FQ CoDel - Any plans to implement?

switchman

Now that you have “CoDel” support, any plans on implementing “FQ-CoDel” support. It builds on CoDel. From the RFC.
_The FQ-CoDel algorithm is a combined packet scheduler and AQM developed as part of the bufferbloat-fighting community effort. It is based on a modified Deficit Round Robin (DRR) queue heduler, with the CoDel AQM algorithm operating on each sub-queue.

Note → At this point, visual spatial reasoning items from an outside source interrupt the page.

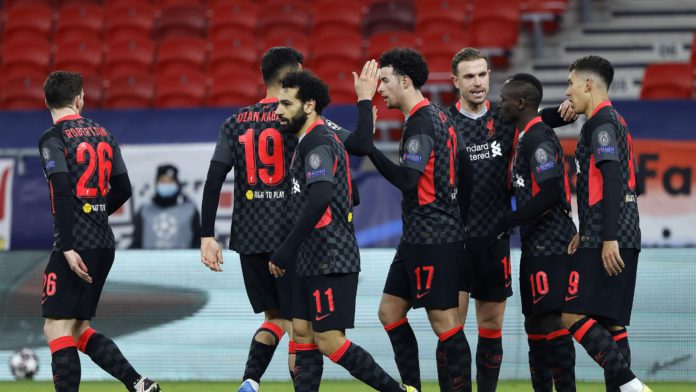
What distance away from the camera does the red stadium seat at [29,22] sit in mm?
16781

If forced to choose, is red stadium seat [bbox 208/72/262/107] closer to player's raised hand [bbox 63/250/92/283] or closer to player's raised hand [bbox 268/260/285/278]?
player's raised hand [bbox 63/250/92/283]

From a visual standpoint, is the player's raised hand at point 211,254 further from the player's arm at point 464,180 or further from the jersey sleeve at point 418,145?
the player's arm at point 464,180

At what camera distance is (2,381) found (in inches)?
370

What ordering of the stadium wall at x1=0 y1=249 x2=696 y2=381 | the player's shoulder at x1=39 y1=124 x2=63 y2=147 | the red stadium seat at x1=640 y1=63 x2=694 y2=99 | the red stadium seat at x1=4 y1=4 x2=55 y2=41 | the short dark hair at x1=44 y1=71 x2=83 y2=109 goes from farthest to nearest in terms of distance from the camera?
the red stadium seat at x1=4 y1=4 x2=55 y2=41, the red stadium seat at x1=640 y1=63 x2=694 y2=99, the stadium wall at x1=0 y1=249 x2=696 y2=381, the short dark hair at x1=44 y1=71 x2=83 y2=109, the player's shoulder at x1=39 y1=124 x2=63 y2=147

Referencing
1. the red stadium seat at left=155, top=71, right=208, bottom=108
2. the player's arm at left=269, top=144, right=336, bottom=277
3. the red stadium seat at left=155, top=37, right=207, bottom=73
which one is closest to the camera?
the player's arm at left=269, top=144, right=336, bottom=277

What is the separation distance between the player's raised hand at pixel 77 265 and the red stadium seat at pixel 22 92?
8376mm

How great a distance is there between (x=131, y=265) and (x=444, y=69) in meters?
5.72

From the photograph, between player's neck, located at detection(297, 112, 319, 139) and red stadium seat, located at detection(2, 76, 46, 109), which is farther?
red stadium seat, located at detection(2, 76, 46, 109)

FQ-CoDel mixes packets from multiple flows and reduces the impact of head of line blocking from bursty traffic. It provides isolation for low-rate traffic such as DNS, web, and videoconferencing traffic. It improves utilisation across the networking fabric, especially for bidirectional traffic, by keeping queue lengths short; and it can be implemented in a memory- and CPU-efficient fashion across a wide range of hardware._

RFC
https://tools.ietf.org/html/draft-hoeiland-joergensen-aqm-fq-codel-01

Technical description of FQ CoDel
http://www.bufferbloat.net/projects/codel/wiki/Technical_description_of_FQ_CoDel

Good study of CoDel. FQ-CoDel and PIE. It is oriented toward cable modems, but it is good info.
http://www.cablelabs.com/wp-content/uploads/2013/11/Active_Queue_Management_Algorithms_DOCSIS_3_0.pdf

Harvy66

Is it just me, or does this attempt to do flow based equality? This would be great an keeping a single flow from hogging all of the bandwidth.

Harvy66

It does have the added extra variable of hash size, but otherwise I wonder if this can be a drop-in replacement for CoDel?

Harvy66

I'm not quite sure what the difference is between FQ-CoDel and SFQ-CoDel, but according to that DOCSIS paper, SQF-CoDel has many more corner cases and did not handle high congestion as well as plain CoDel. If I had to choose, I would just use CoDel.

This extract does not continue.